What did Jesus say in the midst of tragedy? It is both shocking and liberating  to read.  It is not as kind as you may hear from a grief counselor, nor as crass as you will hear from the talking heads pointing their fingers.  But in his words we see reality - the world indeed is fallen, and those in it depraved.  But in his own suffering of violence we can be changed, redeemed yet the cost is high to humanity.  It requires looking in the mirror, being honest about our sin, and coming needy to God.  I will let him speak for himself:

There were some present at that very time who told him about the Galileans whose blood Pilate had mingled with their sacrifices. And he answered them, “Do you think that these Galileans were worse sinners than all the other Galileans, because they suffered in this way? No, I tell you; but unless you repent, you will all likewise perish. Or those eighteen on whom the tower in Siloam fell and killed them: do you think that they were worse offenders than all the others who lived in Jerusalem? No, I tell you; but unless you repent, you will all likewise perish.”

Luke 13:1-5 

Our paths ahead are no doubt lingered with atrocities, our own mortality, and  the call of the gospel receive grace from God.  How do we make sense of wickedness? We do not.  Evil is to life as a contradiction is to reason - it simply is out of place, twisted, and grotesque.  Yet until we acknowledge the verity of Jesus' words “There is nothing outside a person that by going into him can defile him, but the things that come out of a person are what defile him...For from within, out of the heart of man, come evil thoughts, sexual immorality, theft, murder, adultery, coveting, wickedness, deceit, sensuality, envy, slander, pride, foolishness. All these evil things come from within, and they defile a person” we are no further along than we imagine ourselves to be.  This is a moment not for pessimism, but for hope - but hope not that we humanity will save itself and we shall never have to see the face of darkness again on the earth.   No, our solace, hope, and triumph must come from our maker - the one who can transform and redeem our darkened hearts...even during the days that threaten to crush the soul and lead us to despair.  Yet repentance and faith are humiliating to us when we would rather blame others and exalt ourselves.  We would make the world better you see - if it were not for THEM, the world would be a better place.  So we remain self-deceived in the midst of our pain and confusion. 

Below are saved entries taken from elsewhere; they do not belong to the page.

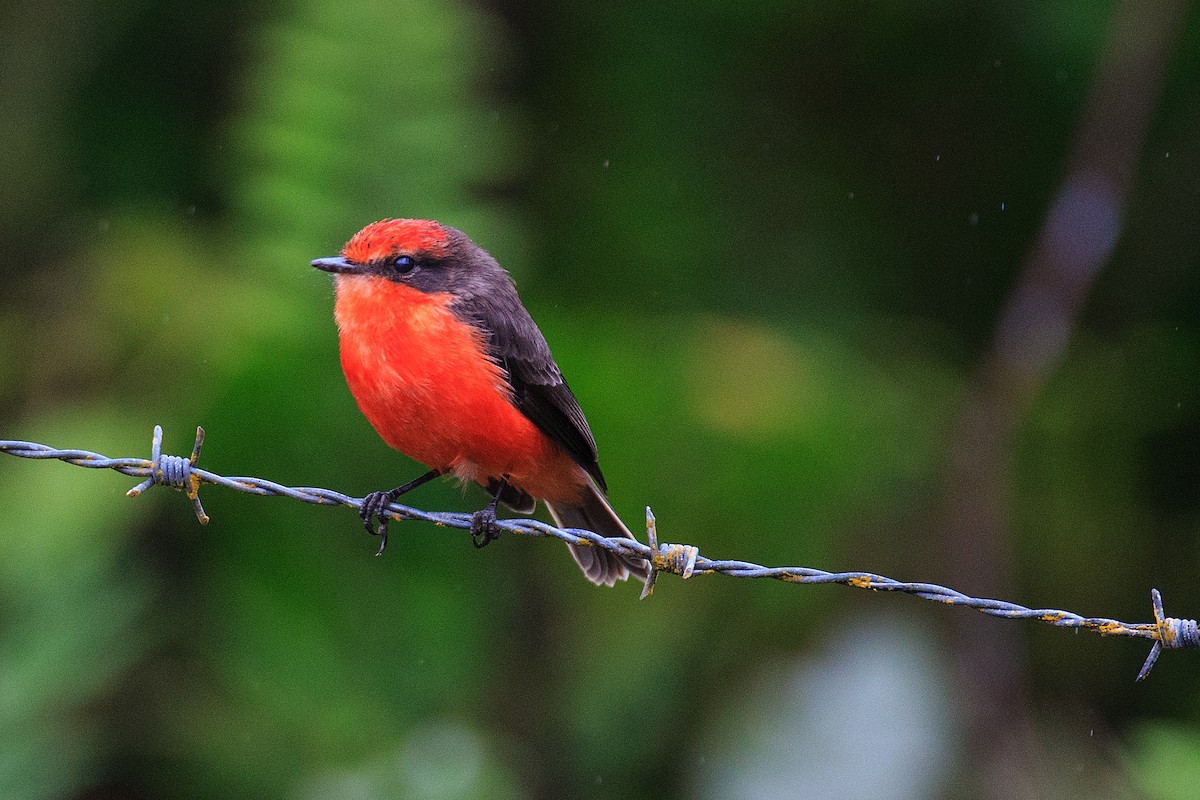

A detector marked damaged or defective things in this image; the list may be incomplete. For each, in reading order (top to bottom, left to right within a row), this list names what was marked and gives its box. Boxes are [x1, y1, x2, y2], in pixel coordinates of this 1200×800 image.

rusty barbed wire [0, 424, 1192, 680]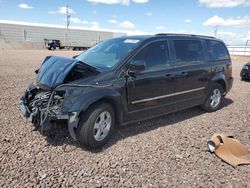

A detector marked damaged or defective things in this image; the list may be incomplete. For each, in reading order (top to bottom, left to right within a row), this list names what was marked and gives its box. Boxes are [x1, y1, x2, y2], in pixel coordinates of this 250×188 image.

damaged front end [18, 55, 99, 139]
crushed hood [36, 55, 98, 90]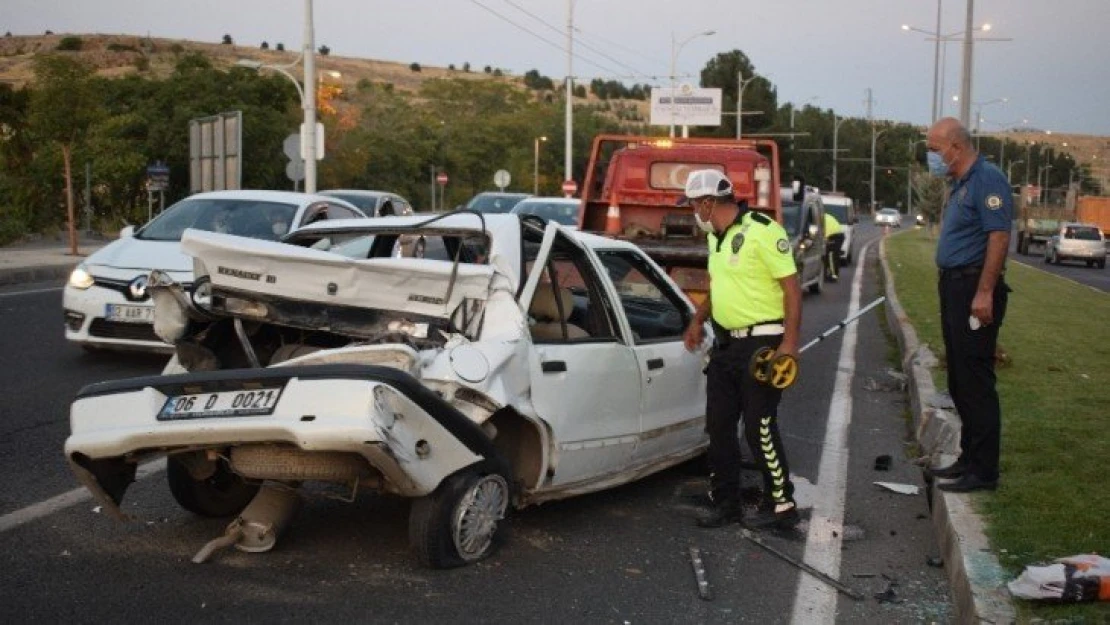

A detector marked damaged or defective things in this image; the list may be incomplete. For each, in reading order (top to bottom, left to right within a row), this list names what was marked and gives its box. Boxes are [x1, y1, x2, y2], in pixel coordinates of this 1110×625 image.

wrecked white car [69, 213, 705, 568]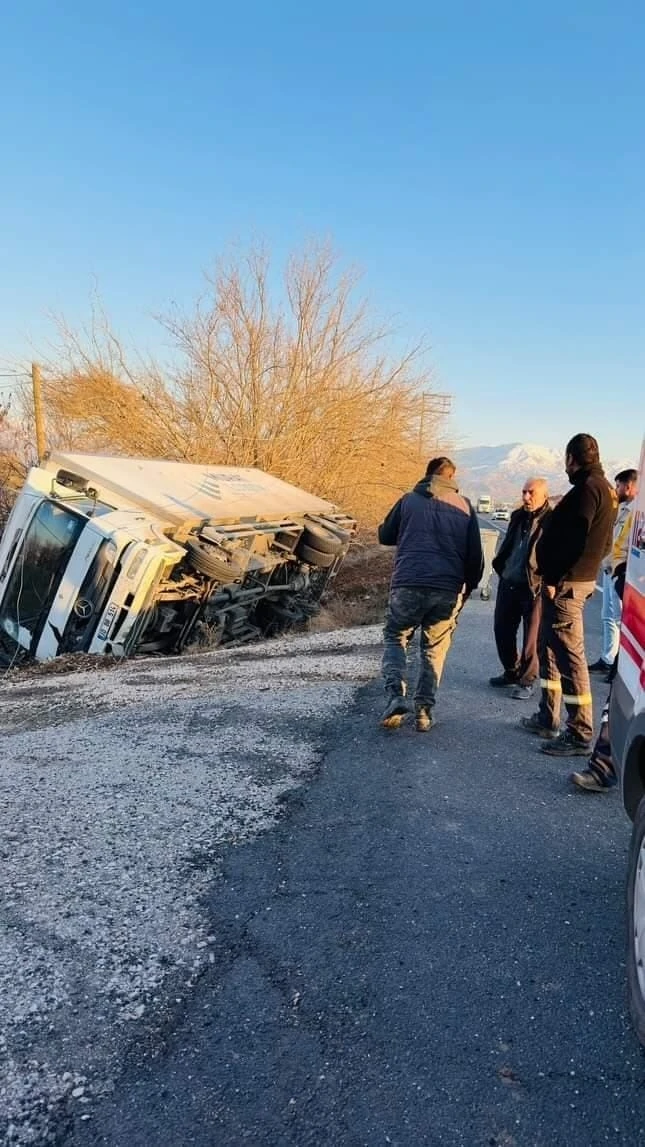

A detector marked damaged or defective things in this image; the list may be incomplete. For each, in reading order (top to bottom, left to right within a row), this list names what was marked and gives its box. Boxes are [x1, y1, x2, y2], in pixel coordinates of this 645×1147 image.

When God visited this world in flesh, it is not surprising where he went and what he had to undergo.  His blood was spilled and splattered on ancient soil so that the blood of the living might be redeemed. Let not this time pass in vain.

Please pray for our friends in Blacksburg, there are many burdens to bear and move love to give, grief and mourning to be shared...in just such a time as this.  Friends on the ground in Montgomery county, Kasey and I are praying for you and love you very deeply.  We are deeply sorrowful and ache with all of you.